19.4 Nucleophilic Addition Reactions of Aldehydes and Ketones
As we saw in the Preview of Carbonyl Chemistry, the most general reaction of aldehydes and ketones is the nucleophilic addition reaction. As shown in Figure 19.2, a nucleophile, :Nu–, approaches the carbonyl group from an angle of about 105° opposite the carbonyl oxygen and forms a bond to the electrophilic C–O carbon atom. At the same time, rehybridization of the carbonyl carbon from sp2 to sp3 occurs, an electron pair from the C═O bond moves toward the electronegative oxygen atom, and a tetrahedral alkoxide ion intermediate is produced. Protonation of the alkoxide by addition of acid then gives an alcohol.
Figure 19.2 MECHANISM
A nucleophilic addition reaction to an aldehyde or ketone. The nucleophile approaches the carbonyl group from an angle of approximately 75° to the plane of the sp2 orbitals, the carbonyl carbon rehybridizes from sp2 to sp3, and an alkoxide ion is formed. Protonation by addition of acid then gives an alcohol.
The nucleophile can be either negatively charged (:Nu–) or neutral (:Nu). If it’s neutral, however, it usually carries a hydrogen atom that can subsequently be eliminated, :Nu–H. For example:
Nucleophilic additions to aldehydes and ketones have two general variations, as shown in Figure 19.3. In one variation, the tetrahedral intermediate is protonated by water or acid to give an alcohol as the final product. In the second variation, the carbonyl oxygen atom is protonated and then eliminated as HO– or H2O to give a product with a C═Nu double bond.
Figure 19.3 Two general reaction pathways following addition of a nucleophile to an aldehyde or ketone. The top pathway leads to an alcohol product; the bottom pathway leads to a product with a C═Nu double bond.
Aldehydes are generally more reactive than ketones in nucleophilic addition reactions for both steric and electronic reasons. Sterically, the presence of only one large substituent bonded to the C═O carbon in an aldehyde versus two large substituents in a ketone means that a nucleophile is able to approach an aldehyde more readily. Thus, the transition state leading to the tetrahedral intermediate is less crowded and lower in energy for an aldehyde than for a ketone (Figure 19.4).
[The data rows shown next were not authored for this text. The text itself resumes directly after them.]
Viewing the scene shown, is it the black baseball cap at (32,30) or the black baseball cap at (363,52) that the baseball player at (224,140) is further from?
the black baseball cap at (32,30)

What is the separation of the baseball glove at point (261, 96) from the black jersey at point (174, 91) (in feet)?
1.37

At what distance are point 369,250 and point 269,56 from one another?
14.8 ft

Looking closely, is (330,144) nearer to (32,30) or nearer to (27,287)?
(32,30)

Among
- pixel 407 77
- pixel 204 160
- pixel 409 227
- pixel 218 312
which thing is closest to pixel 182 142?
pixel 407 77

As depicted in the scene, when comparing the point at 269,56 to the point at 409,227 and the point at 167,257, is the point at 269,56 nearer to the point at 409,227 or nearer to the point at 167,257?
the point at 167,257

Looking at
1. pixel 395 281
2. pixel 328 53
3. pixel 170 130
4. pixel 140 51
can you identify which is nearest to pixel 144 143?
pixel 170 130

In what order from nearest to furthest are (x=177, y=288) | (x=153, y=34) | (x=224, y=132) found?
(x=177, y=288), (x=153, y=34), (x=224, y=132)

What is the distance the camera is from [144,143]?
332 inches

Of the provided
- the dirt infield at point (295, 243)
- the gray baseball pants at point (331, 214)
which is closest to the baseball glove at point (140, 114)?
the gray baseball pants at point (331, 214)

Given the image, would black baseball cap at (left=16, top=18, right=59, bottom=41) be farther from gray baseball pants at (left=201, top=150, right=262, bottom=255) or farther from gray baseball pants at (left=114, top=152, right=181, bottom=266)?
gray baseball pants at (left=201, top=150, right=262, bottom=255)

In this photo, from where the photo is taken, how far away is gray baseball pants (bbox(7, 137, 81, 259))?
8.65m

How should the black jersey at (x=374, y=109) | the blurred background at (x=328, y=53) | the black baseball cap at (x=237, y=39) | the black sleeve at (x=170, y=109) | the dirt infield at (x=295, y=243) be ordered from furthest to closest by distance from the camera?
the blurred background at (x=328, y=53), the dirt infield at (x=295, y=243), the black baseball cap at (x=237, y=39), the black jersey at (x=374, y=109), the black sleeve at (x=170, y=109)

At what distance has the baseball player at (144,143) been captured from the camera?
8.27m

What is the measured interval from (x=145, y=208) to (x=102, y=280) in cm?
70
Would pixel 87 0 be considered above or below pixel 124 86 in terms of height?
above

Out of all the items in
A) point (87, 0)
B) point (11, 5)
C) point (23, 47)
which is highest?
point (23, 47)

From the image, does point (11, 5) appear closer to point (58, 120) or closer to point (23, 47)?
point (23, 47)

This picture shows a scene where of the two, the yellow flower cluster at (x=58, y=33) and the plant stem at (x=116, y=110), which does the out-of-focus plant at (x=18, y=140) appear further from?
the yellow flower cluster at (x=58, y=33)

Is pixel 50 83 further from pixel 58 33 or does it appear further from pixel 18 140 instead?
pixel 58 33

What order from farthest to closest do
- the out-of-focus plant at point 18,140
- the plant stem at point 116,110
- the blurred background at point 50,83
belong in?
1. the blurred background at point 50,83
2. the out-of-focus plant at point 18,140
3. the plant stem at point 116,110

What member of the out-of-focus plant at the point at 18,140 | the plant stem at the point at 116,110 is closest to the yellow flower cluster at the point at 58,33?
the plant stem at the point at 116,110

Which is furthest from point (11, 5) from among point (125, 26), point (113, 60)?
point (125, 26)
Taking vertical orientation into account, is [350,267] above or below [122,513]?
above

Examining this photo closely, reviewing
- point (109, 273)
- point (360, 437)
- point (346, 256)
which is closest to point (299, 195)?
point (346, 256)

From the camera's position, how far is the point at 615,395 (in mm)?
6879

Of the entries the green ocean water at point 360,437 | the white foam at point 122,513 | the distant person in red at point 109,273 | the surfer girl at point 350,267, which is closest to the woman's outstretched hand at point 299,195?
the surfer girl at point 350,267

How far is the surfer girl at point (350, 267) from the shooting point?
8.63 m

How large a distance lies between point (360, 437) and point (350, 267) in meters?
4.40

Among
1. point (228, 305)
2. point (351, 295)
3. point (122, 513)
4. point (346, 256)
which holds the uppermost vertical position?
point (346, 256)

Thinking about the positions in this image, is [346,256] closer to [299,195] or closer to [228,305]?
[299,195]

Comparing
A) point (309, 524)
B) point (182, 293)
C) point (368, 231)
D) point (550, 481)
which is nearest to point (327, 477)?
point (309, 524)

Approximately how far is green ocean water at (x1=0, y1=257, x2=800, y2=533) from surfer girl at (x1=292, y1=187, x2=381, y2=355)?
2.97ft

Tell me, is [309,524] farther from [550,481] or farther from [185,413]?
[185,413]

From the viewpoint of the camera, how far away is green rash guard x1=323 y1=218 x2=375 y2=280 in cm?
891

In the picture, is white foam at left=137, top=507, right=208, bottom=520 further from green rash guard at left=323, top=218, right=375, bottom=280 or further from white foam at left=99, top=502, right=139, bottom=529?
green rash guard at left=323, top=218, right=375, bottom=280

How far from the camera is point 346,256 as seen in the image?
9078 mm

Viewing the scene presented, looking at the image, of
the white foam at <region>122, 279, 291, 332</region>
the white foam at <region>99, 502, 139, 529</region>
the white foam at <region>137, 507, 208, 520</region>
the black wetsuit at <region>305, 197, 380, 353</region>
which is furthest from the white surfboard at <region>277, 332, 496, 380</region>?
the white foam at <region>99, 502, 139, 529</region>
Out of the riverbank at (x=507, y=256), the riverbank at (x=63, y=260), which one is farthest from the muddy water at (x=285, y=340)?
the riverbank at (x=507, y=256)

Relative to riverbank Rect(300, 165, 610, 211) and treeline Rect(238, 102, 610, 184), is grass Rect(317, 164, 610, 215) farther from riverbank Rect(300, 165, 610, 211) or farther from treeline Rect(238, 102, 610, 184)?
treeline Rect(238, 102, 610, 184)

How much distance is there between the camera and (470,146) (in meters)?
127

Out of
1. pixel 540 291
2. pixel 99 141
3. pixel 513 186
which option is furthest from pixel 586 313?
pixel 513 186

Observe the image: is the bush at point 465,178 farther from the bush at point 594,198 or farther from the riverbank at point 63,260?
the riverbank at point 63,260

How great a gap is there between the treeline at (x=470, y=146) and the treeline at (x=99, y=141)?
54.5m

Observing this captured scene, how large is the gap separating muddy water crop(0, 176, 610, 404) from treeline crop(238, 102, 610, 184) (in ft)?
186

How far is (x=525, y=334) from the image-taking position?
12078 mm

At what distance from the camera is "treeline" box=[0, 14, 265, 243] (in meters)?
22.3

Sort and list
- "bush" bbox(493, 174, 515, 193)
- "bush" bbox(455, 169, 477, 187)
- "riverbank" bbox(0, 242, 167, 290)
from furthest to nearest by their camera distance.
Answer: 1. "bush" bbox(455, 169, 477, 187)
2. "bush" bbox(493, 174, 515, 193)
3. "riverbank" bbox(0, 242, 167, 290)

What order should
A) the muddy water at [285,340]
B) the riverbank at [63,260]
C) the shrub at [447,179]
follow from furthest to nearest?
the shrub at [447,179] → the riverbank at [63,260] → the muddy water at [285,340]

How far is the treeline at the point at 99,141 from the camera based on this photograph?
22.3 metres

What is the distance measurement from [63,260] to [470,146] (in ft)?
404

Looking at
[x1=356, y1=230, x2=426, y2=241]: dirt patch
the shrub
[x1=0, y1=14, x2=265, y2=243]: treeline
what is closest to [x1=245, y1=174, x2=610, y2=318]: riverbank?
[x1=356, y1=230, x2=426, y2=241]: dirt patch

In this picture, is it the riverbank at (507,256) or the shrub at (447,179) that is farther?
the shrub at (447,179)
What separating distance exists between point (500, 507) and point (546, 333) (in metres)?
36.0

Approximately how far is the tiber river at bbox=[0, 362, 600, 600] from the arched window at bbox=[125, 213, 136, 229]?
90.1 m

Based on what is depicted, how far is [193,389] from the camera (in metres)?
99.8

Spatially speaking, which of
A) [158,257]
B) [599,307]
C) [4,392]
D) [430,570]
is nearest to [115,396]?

Figure 19.4 Steric hindrance in nucleophilic addition reactions. (a) Nucleophilic addition to an aldehyde is sterically less hindered because only one relatively large substituent is attached to the carbonyl-group carbon. (b) A ketone, however, has two large substituents and is more hindered. The approach of the nucleophile is along the C═O bond at an angle of about 75° to the plane of the carbon sp2 orbitals.
Electronically, aldehydes are more reactive than ketones because of the greater polarization of aldehyde carbonyl groups. To see this polarity difference, recall the stability order of carbocations (Section 7.9). A primary carbocation is higher in energy and thus more reactive than a secondary carbocation since it has only one alkyl group inductively stabilizing the positive charge rather than two. In the same way, an aldehyde has only one alkyl group inductively stabilizing the partial positive charge on the carbonyl carbon rather than two, and is a bit more electrophilic, and, therefore, more reactive than a ketone.
One further comparison: aromatic aldehydes, such as benzaldehyde, are less reactive in nucleophilic addition reactions than aliphatic aldehydes because the electron-donating resonance effect of the aromatic ring makes the carbonyl group less electrophilic.
Comparing electrostatic potential maps of formaldehyde and benzaldehyde, for example, shows that the carbonyl carbon atom is less positive (less blue) in the aromatic aldehyde.
Problem 19-5
Treatment of an aldehyde or ketone with cyanide ion (−:C≡N), followed by protonation of the tetrahedral alkoxide ion intermediate, gives a cyanohydrin. Show the structure of the cyanohydrin obtained from cyclohexanone.
Problem 19-6
p-Nitrobenzaldehyde is more reactive toward nucleophilic additions than p– methoxybenzaldehyde. Explain.